Identifies peptide features in raw (i.e. profile) LC-MS data.
FeatureFinderRaw is a tool for the identification of peptide features in profile LC-MS data.
Algorithm
The underlying algorithm of the tool is equivalent to that of SILACAnalyzer.
The command line parameters of this tool are:
Parameter Tuning
input:
- in [*.mzML] - LC-MS dataset to be analyzed
- ini [*.ini] - file containing all parameters (see discussion below)
standard output:
- out [*.consensusXML] - contains the list of identified peptides
optional output:
- out_clusters [*.consensusXML] - contains the complete set of data points passing the filters
The results of an analysis can easily visualized within TOPPView. Simply load *.consensusXML and *.featureXML as layers over the original *.mzML.
Parameters in section algorithm:
- allow_missing_peaks - Low intensity peaks might be missing from the isotopic pattern of some of the peptides. Specify if such peptides should be included in the analysis.

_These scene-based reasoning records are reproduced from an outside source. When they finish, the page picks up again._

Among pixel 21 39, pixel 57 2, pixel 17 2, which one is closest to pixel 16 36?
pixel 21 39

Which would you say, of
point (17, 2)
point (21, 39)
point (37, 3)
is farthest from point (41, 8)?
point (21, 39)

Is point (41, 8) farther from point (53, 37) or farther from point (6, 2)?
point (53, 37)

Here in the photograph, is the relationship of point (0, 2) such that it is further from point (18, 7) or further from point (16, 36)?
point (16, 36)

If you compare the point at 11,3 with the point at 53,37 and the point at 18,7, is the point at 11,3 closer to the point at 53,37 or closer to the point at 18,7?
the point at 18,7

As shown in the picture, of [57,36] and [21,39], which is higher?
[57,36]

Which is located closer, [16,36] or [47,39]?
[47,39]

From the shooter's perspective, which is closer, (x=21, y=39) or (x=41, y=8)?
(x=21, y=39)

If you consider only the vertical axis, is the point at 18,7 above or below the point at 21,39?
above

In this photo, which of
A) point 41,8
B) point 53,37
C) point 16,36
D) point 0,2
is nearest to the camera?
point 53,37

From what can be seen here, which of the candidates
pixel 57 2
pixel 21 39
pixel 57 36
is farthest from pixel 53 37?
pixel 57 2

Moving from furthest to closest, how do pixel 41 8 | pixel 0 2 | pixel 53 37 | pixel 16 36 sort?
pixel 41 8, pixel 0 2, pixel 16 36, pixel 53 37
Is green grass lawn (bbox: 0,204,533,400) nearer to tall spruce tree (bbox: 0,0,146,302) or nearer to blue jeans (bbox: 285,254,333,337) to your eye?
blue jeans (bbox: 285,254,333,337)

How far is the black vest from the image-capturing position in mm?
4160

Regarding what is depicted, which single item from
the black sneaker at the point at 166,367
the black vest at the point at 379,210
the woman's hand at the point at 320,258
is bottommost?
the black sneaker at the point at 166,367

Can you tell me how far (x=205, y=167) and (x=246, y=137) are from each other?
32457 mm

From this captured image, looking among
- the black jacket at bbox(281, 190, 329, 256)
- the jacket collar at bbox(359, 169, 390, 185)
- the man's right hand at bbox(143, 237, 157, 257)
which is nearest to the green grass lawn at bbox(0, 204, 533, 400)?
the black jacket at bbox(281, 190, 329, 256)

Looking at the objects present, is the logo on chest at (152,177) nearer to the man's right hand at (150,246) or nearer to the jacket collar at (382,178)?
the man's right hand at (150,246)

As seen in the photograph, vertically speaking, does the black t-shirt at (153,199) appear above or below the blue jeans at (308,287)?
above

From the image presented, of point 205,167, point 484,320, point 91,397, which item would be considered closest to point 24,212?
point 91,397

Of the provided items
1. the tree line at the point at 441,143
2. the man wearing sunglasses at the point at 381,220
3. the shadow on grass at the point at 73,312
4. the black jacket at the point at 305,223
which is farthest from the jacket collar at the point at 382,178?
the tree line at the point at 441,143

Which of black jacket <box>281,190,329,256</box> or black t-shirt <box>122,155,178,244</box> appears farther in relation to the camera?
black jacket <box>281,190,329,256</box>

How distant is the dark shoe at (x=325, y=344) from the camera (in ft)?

- rt_threshold - Upper bound for the retention time [s] over which a characteristic peptide elutes.
- rt_min - Lower bound for the retentions time [s].
- intensity_cutoff - Lower bound for the intensity of isotopic peaks in a SILAC pattern.
- intensity_correlation - Lower bound for the Pearson correlation coefficient, which measures how well intensity profiles of different isotopic peaks correlate.
- model_deviation - Upper bound on the factor by which the ratios of observed isotopic peaks are allowed to differ from the ratios of the theoretic averagine model, i.e. ( theoretic_ratio / model_deviation ) < observed_ratio < ( theoretic_ratio * model_deviation ).